Неизвестный подошел ближе и опустил что-то тяжелое, как показалось Льяносу, на стол.
— Как дела, комиссар? — прозвучал голос пришедшего.
— Более или менее, — с трудом отаетил Льянос. Острый зуд опять дал о себе знать.
— Выпьете со мной каньиты?[11]
— С удовольствием, — ответил Льянос. — Только компании мне и не хватало.
Топот приблизился, и комиссар почувствовал прикосновение чьих-то костлявых и жестких рук. С глаз ему сорвали повязку. Помещение было погружено в полумрак. Едва освещалось керосиновым фонарем, от фитиля которого вздымалась струйка черной копоти. Поморгав, Льянос пригляделся. Наклонив голову, чтобы опять почесать, он посмотрел на стоявшего перед ним человека.
— Зудит у меня.
Перед ним стоял высокий грузный мужчина в черной кожаной куртке и сильно измятых коричневых брюках. Лицо закрывал женский чулок с двумя отверстиями для глаз. По куртке скатывались дождевые капли. А когда вошедший тряхнул головой, несколько капель упало и на комиссара.

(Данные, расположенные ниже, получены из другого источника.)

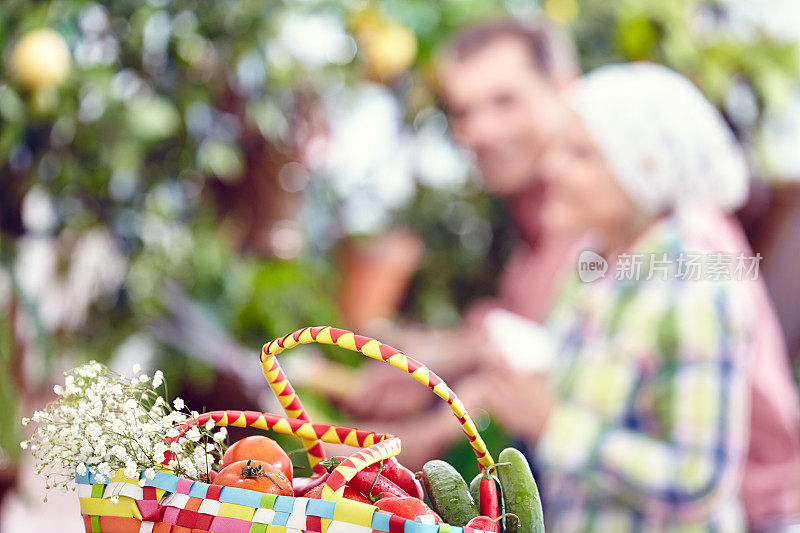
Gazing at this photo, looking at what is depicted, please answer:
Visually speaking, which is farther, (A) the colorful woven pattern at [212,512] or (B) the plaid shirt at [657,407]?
(B) the plaid shirt at [657,407]

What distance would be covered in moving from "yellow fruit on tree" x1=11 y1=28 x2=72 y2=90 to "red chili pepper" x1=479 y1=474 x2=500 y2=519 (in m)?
1.41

— Все еще льет? — спросил Льянос.
— Как из ведра.
Осмотрев внимательнее своего собеседника, Льянос решил выяснить:
— Вы отсюда?
Вместо ответа человек произнес:
— Выпьете со мной?
— Конечно.
Мужчина подошел к столу, вынул из сумки бутылку, откупорил и, отпив глоток, протянул комиссару:
— Придется поить как из соски.
— А развязать меня нельзя?
— Нет.
Льянос открыл рот. Человек нагнулся и всунул горлышко бутылки между зубами комиссара. Тот, не успев сделать и двух глотков, стал захлебываться.
— Извините, — сказал неизвестный, — чересчур наклонил.
— Сколько меня в таком положении продержите?
— До семи. Если не получу другого приказа, после семи расстреляю.
Вздрогнув от неожиданности, Льянос произнес:
— Не забывайтесь. Кто приказал?
— Ребята. Они сказали — до семи. Если никто не появится с другим приказом.
— Что за чертовщина, — возмутился комиссар, — А сколько вас?
— А вы, полицейский начальник, разве не знаете, что такое полиция?
— Что я знаю?.. — протянул Льянос, потершись об стенку. — Ничего я не знаю. — Он попытался сменить положение. — Больно, доска давит.
— Комиссар.
— Что?
— Руки я вам развяжу. Только руки, чтобы голову чесать мог. Не подведете меня? Нет?
— Вашу мать… Да я тебя, парень, по гроб жизни не забуду.
— Не думайте, что я слюнтяй. Карабин при мне.
— Да нет же, не заводись, дружище.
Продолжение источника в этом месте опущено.